----- Supplied passage

[Like the preceding post, this is also a draft, and there may be changes in the future, when I am more alert and less caffeinated, and in consequence more sane and capable of writing proper English.]
INTRO
In part one (http://atthebackofthehill.blogspot.com/2006/03/short-history-of-jews-of-eindhoven.html) I described the first attempts of Jews to get legal residency in Eindhoven, from the first recorded Jewish resident, the butcher Benjamin Jacobs and his household in 1695, to Lazarus Benedict successfully bucking the old boy network that tried to keep the Jews out in 1772.
In this chapter, I shall go into the request of Elias Benedict to settle in Eindhoven in 1783.
GOOD BEHAVIOUR LETTERS AND GUARANTEE PAYMENTS
Before I do that, however, I should clarify that according to Dutch law at that time, anybody seeking legal residence in a town other than his birthplace was required to provide letters attesting to his character and morals ('ontlastbrieven'; letters in which the administration of the previous place of residence take responsibility for a person's good behaviour for a year), and in cases where those could not be readily produced, the town in question could require a "borg-som" - essentially a security deposit or guarantee sum ('acte van cautie'; rather like bail for criminals).
In the case mentioned in part one (Lazarus Benedict et familia), the city demanded fifteen hundred florins (three hundred per person), which was the standard and highest fee (at the discretion of officialdom, it could be lowered). At that time a master craftsman could expect to make around three hundred florins in a year. Clearly a burden intended to dissuade.
What made this particularly an issue was that in many cases the requirement was usually waived.
Protestants settling in the benighted south were either members of the ruling class being posted (temporarily, many of them hoped) in Eindhoven as bureaucrat-administrators or officers, or clearly out of their mind.

----------

Written task 1
In the passage on the Jews of Eindhoven, swap "draft" for "sketch" and give the text between "[Like the preceding" and "out in 1772.", inclusive.
Written task 2
Transcribe the lines of the listing between the line holding "How far are" and the end of the listing, inclusive.
The listing that comes next is unrelated to the passage on the Jews of Eindhoven.

----- Dataset

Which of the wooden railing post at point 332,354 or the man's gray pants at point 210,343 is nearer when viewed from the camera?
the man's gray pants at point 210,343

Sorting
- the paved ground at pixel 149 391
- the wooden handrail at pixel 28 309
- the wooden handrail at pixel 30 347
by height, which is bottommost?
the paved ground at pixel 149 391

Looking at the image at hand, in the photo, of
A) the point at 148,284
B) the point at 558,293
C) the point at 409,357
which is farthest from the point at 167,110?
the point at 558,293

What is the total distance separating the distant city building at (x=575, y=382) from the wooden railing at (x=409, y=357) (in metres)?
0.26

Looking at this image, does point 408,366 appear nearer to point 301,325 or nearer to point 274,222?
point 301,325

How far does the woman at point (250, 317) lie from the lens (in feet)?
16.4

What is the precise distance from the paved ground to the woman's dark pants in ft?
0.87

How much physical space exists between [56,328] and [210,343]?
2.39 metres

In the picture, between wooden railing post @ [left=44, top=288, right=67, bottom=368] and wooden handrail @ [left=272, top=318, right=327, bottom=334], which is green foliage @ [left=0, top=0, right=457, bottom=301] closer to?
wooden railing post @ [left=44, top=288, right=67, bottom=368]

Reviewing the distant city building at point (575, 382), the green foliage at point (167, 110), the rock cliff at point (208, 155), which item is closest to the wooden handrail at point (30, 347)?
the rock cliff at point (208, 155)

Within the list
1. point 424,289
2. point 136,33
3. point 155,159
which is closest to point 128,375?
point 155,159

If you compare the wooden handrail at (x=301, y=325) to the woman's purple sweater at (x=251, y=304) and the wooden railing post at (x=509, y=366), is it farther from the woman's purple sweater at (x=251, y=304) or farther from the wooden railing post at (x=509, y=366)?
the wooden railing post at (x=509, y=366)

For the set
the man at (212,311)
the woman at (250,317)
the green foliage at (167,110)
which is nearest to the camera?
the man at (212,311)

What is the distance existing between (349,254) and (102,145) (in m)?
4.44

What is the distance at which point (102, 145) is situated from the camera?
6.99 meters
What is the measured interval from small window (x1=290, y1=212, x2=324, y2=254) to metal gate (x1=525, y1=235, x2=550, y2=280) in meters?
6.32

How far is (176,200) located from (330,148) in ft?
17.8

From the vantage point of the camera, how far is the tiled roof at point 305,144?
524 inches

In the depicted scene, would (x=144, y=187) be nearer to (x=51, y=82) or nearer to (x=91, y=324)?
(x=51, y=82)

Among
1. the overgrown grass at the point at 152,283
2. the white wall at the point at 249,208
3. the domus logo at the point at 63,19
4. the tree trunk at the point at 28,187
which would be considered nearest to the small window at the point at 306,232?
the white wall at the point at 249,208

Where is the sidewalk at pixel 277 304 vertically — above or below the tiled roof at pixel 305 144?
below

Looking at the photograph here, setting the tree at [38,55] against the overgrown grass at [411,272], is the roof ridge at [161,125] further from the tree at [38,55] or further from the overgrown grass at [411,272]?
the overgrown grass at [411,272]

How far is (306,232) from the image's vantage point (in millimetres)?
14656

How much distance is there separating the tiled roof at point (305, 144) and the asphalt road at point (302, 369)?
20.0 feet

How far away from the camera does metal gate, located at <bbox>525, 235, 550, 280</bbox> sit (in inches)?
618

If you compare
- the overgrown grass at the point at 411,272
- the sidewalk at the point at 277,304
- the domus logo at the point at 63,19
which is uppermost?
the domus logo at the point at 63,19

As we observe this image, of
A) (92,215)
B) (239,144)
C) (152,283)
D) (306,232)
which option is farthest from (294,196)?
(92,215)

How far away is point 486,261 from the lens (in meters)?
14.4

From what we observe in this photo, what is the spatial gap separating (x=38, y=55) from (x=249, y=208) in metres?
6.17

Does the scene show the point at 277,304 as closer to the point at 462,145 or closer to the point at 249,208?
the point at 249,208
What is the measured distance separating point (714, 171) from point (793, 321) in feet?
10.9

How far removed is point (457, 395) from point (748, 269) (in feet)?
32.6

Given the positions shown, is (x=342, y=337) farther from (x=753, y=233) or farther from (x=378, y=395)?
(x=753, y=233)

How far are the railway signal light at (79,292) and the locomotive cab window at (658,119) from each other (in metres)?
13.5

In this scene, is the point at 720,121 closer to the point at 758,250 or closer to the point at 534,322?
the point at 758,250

----------

Correct answer 1
[Like the preceding post, this is also a sketch, and there may be changes in the future, when I am more alert and less caffeinated, and in consequence more sane and capable of writing proper English.]
INTRO
In part one (http://atthebackofthehill.blogspot.com/2006/03/short-history-of-jews-of-eindhoven.html) I described the first attempts of Jews to get legal residency in Eindhoven, from the first recorded Jewish resident, the butcher Benjamin Jacobs and his household in 1695, to Lazarus Benedict successfully bucking the old boy network that tried to keep the Jews out in 1772.

Correct answer 2
How far are the railway signal light at (79,292) and the locomotive cab window at (658,119) from each other (in metres)?
13.5

In this scene, is the point at 720,121 closer to the point at 758,250 or closer to the point at 534,322?
the point at 758,250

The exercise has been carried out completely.